Scan the records for the string "annotators" and copy every line that holds it.

**********

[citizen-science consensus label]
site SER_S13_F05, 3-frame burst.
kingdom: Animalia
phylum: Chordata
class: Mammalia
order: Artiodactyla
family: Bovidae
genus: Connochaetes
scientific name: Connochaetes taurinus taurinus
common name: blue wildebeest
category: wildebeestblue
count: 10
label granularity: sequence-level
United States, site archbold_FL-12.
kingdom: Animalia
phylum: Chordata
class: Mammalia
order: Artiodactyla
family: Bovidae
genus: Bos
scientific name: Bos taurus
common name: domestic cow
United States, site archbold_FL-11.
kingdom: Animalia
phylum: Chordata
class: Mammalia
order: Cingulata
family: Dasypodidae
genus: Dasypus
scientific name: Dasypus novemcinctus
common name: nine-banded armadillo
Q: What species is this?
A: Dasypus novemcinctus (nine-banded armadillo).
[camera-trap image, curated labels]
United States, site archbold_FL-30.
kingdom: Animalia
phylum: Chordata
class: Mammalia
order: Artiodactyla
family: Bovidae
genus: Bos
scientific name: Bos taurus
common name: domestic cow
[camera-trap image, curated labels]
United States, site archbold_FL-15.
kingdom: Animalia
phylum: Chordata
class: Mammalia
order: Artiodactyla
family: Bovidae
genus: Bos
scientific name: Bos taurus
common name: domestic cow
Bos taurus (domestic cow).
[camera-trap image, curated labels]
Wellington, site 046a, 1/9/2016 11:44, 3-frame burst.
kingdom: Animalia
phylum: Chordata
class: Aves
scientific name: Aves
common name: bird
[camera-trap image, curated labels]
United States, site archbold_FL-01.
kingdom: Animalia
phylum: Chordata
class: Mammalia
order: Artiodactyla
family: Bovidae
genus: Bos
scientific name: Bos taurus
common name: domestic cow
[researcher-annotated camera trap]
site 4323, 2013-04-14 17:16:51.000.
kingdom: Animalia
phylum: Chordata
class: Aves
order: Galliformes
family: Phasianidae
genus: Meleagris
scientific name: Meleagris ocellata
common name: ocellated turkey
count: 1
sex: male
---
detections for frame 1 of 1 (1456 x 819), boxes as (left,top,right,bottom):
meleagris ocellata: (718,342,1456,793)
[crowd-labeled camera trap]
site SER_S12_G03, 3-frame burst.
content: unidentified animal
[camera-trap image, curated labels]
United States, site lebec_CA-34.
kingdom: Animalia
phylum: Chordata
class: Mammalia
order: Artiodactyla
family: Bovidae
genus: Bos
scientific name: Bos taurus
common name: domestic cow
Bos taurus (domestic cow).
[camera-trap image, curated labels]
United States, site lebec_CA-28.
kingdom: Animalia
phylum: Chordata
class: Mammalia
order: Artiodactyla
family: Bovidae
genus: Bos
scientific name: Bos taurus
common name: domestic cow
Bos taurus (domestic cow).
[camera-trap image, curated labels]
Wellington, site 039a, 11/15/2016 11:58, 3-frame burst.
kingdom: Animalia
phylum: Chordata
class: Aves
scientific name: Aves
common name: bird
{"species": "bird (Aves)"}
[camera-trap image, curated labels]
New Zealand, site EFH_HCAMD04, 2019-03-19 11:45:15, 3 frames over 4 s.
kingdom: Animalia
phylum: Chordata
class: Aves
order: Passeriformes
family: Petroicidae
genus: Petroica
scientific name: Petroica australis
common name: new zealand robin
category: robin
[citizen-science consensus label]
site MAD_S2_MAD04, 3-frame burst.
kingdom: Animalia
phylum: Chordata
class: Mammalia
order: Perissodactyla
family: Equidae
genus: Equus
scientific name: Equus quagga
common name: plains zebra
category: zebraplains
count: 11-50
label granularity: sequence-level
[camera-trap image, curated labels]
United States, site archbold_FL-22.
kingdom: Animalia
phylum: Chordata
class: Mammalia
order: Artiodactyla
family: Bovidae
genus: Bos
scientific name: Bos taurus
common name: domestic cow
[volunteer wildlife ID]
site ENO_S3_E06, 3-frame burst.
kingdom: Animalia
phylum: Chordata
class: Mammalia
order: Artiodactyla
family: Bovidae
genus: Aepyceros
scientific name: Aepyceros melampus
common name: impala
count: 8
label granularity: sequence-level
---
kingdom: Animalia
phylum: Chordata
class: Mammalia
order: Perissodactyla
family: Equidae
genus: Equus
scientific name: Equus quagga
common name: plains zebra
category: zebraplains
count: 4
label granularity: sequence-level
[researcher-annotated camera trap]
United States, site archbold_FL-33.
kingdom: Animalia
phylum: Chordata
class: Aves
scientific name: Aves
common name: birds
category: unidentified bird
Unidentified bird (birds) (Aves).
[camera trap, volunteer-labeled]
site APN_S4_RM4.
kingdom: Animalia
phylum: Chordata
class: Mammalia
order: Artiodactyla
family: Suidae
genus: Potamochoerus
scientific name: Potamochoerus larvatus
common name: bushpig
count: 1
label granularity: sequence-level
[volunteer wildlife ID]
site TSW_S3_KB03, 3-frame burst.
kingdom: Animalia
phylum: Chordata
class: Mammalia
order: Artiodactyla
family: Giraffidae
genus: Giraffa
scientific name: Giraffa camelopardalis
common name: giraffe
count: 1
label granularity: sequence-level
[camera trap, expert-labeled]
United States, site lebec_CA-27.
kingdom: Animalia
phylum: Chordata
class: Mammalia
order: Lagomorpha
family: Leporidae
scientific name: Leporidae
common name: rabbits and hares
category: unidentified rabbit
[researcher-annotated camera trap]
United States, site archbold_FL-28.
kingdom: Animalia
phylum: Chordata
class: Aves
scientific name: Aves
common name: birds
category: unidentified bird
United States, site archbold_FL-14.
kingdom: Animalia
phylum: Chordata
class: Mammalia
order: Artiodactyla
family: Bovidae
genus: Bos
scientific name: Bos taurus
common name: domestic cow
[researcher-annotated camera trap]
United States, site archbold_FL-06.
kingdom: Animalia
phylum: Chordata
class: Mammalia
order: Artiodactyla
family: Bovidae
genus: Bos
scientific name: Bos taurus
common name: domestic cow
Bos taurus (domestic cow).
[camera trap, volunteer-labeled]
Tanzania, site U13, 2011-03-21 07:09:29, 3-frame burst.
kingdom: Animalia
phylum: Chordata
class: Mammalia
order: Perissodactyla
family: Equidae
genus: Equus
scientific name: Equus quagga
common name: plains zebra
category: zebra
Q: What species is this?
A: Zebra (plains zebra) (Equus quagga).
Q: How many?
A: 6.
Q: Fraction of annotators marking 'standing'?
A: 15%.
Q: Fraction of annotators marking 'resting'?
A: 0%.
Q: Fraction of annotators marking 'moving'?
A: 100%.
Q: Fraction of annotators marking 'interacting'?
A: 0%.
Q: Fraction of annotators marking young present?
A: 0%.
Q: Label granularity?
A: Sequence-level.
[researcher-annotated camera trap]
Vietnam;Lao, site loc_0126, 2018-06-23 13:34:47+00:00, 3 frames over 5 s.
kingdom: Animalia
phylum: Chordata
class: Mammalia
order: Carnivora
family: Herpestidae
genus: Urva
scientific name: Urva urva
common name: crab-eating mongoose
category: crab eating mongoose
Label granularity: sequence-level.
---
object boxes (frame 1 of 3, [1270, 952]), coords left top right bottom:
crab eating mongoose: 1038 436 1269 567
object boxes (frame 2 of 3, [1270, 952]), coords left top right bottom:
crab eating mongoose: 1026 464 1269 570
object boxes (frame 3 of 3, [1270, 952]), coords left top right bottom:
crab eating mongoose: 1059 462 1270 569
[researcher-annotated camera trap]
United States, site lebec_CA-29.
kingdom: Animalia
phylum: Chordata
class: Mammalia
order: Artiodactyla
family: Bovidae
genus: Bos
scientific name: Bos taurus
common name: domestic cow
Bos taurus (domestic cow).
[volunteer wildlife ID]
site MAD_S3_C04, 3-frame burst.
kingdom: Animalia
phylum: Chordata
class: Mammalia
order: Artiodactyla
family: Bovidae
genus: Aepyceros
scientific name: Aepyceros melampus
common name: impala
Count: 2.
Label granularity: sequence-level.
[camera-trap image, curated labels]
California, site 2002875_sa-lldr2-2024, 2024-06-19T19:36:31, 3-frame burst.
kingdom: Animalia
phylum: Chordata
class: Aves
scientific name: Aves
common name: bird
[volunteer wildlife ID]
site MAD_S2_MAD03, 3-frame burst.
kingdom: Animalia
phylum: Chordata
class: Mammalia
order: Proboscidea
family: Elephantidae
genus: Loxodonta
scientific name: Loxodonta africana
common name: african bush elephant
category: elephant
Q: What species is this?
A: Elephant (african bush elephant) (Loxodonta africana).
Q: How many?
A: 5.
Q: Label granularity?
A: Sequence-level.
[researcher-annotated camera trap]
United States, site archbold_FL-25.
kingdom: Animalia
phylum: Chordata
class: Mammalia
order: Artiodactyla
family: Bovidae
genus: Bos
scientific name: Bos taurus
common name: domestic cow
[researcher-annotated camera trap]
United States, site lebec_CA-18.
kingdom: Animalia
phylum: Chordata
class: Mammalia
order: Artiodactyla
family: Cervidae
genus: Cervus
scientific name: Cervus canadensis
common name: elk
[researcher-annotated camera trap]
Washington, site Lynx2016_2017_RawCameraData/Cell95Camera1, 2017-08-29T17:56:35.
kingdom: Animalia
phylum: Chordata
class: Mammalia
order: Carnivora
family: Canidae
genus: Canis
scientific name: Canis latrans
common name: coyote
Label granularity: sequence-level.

**********

Solution ->
Q: Fraction of annotators marking 'standing'?
Q: Fraction of annotators marking 'resting'?
Q: Fraction of annotators marking 'moving'?
Q: Fraction of annotators marking 'interacting'?
Q: Fraction of annotators marking young present?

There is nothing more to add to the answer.